Die Allianz, die das »1938 Projekt« maßgeblich finanziell unterstützt, nutzte die Möglichkeit, die Firmengeschichte in das Projekt zu integrieren. Das Firmenhistorische Archiv der Allianz-Versicherung arbeitete mit dem LBI zusammen, um über ehemalige jüdische Angestellte zu informieren. Die Allianz-Versicherung profitierte wie viele deutsche Firmen vom Nationalsozialismus. Beispielsweise enteignete die Allianz jüdische Kunden von ihren Lebensversicherungen.
Zeitzeugen Weitere Unterstützer des Projekts sind die Bundeszentrale für politische Bildung (bpb) und die Stiftung Erinnerung, Verantwortung und Zukunft (EVZ). Thomas Krüger, Präsident der bpb, und Harald Braun, Kuratoriumsvorsitzender von EVZ, sprachen vor allem über die bildungspolitischen Möglichkeiten des »1938 Projekts«. Die Initiative sei eine Möglichkeit, die Erinnerungen der Zeitzeugen zu bewahren. Dies sei umso wichtiger, da es in wenigen Jahren keine Überlebenden mehr geben wird, die über die Schoa sprechen können.

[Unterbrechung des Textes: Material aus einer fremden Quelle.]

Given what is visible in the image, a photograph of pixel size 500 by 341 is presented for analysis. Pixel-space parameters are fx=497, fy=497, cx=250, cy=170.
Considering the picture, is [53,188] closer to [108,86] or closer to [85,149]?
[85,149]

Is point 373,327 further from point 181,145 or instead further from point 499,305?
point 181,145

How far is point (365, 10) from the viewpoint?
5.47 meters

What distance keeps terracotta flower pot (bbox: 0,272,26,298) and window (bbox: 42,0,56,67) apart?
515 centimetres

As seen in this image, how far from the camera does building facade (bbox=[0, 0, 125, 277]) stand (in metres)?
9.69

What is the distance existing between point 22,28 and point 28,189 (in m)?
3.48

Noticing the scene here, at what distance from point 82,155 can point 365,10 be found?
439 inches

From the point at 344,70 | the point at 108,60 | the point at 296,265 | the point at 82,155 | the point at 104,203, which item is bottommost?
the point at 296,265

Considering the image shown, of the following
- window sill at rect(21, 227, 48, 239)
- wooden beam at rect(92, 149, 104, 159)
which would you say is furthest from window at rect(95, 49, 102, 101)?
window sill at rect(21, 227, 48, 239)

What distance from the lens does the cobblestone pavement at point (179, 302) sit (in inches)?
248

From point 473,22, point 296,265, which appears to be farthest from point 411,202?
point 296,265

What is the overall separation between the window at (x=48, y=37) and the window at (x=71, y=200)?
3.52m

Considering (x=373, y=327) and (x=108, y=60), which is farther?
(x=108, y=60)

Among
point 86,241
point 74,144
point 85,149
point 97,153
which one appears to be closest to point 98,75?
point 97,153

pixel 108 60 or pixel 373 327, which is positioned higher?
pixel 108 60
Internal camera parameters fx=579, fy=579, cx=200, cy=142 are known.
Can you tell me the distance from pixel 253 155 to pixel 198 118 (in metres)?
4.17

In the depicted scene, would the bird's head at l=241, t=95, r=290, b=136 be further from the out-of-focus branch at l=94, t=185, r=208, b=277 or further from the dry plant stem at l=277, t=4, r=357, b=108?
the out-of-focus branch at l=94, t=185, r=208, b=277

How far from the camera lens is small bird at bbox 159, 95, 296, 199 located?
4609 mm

In wenigen Jahren wird es keine Überlebenden mehr geben, die erzählen könnten.
Ein besonderer Moment entstand bei der Veranstaltung, als Weitzer einige Beispiele aus dem Kalender vorstellte. Unter diesen war ein Attest des Musikers Werner Dambitsch, in dem ein Arzt ihm für seine geplante Ausreise gute Gesundheit bescheinigte. Kurz zuvor hatte Krüger in seiner Rede ebenjenen Musiker erwähnt, der Teil des Excentric Jazz Orchester war, das auf Geheiß der Nazis in Erstes Jüdisches Jazzorchester umbenannt werden musste. Die Reaktion der Gäste zeigte, dass persönliche Schicksale eine besondere Empathie erzeugen.